1. Field of the Invention
The present invention relates to the wavelength domain optical switch which makes it possible to use a cheap lens, makes it possible to correct aberration of the demultiplexed wavelengths produced in a plurality of waveguide type demultiplexing circuits, and is no depending to polarization of incident light.
2. Description of the Related Art
As shown in FIG. 6, a wavelength domain optical switch 600 described in the specification of U.S. Patent Application Publication No. 2006/67611 is constituted by input/output optical fibers 601 to 606, a collimator lens array 610, a Wollaston prism 615 constituted by two triangular prisms 616, 617 for making a characteristic between horizontal polarized light (y polarization) and vertical polarized light (x polarization) independent, a birefringent plate 620 for setting a phase difference between the horizontal polarized light and the vertical polarized light at zero, a ½-wavelength plate unit 625 constituted by a ½-wavelength plate part 626 and a part 627 that does not affect the polarization, a concave mirror 630, a cylindrical lens 635, a grating 642 having an edge prism 641, a prism 646 for bending light vertically, and an LCOS SLM (Liquid Crystal On Si Spatial Light Modulator) 645.
Further, as shown in FIGS. 7A and 7B, a waveguide type wavelength selective switch described in the specification of U.S. Pat. No. 7,088,882 employs a MEMS (Micro Electro Mechanical System) micromirror 701. Here, five waveguide type demultiplexers 703 are disposed on a single substrate 702, and five further substrates 702 are stacked.
There is the following problem in the related art of FIG. 6.
(1) Since a bulk type grating 642 is used, and therefore a plurality of input beams is dispersed by the single grating 642. However, the dimensions of the bulk type grating 642 are large, making it difficult to achieve a reduction in size.

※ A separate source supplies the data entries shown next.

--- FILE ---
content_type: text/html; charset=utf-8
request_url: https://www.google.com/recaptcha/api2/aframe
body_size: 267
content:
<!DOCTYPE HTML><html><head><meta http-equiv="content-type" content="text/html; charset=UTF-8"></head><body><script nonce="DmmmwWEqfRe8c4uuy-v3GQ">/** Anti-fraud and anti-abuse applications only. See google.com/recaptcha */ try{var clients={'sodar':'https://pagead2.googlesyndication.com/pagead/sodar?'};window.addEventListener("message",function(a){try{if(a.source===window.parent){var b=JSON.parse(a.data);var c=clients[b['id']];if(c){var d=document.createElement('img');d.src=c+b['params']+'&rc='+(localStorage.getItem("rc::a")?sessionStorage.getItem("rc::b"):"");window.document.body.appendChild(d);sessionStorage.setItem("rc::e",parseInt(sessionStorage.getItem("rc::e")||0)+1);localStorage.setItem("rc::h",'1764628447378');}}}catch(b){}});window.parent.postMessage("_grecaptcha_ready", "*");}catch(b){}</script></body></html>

(2) The collimator lens array 610 is used for the respective input/output optical fibers 601 to 606, and since the collimator lens array 610 must be aligned with the input/output optical fibers 601 to 606 extremely strictly, a large amount of time is required for assembly. Furthermore, in order to suppress aberration, the collimator lens array 610 must be formed in an aspherical shape, leading to a large increase in cost.
(3) Since a complicated optical system is used, the price and assembly cost of the respective optical component increase. Hence, it is difficult to achieve a reduction in cost.
There is the following problem in the related art of FIG. 7.
(1) The plurality of waveguide type demultiplexers 703 is disposed in planar form on the single substrate 702. When the MEMS micromirror 701 is used, a large reflection angle is permitted, and therefore this structure is possible. However, when this structure is applied to a wavelength domain optical switch such as that of the present invention, the reflection angle of the LCOS SLM is small, and therefore the performance deteriorates dramatically. Further, to increase in the number of switchable ports in the related art, the plurality of substrates 702 (five in this example) on which the respective waveguide type demultiplexers 703 are disposed in planar form are laminated in a thickness direction, and a lens array 704 on which light converges in a vertical direction is provided for each substrate 702. However, the lens arrays 704 must be aligned with the respective waveguide demultiplexers 703 extremely strictly, leading to an increase in the amount of time required for assembly. Further, in order to suppress aberration, the lens array 704 must be formed in an aspherical shape, leading to a large increase in cost. These difficulties become gradually more insurmountable as the size of the lens array 704 is reduced, and it is therefore extremely difficult to achieve a size reduction.
(2) Spectral characteristics (demultiplexed wavelengths or center wavelengths) of the waveguide type demultiplexers 703 provided on the laminated substrates 702 must be strictly aligned such that deviation therebetween is no more than 1% of a demultiplexing interval, for example no more than 0.01 nm in the case of a 1 nm demultiplexing interval, and at current levels of microprocessing precision, it is extremely difficult to achieve this control. Accordingly, yield is extremely poor.
A common problem of the related art of FIGS. 6 and 7 is that the aberration required of the lens arrays is extremely exact, and therefore the lens arrays must be formed in an aspherical shape, leading to an increase in cost. Further, the lens arrays must be aligned with the optical fibers (or the waveguide type demultiplexers) extremely strictly, making mass production extremely difficult.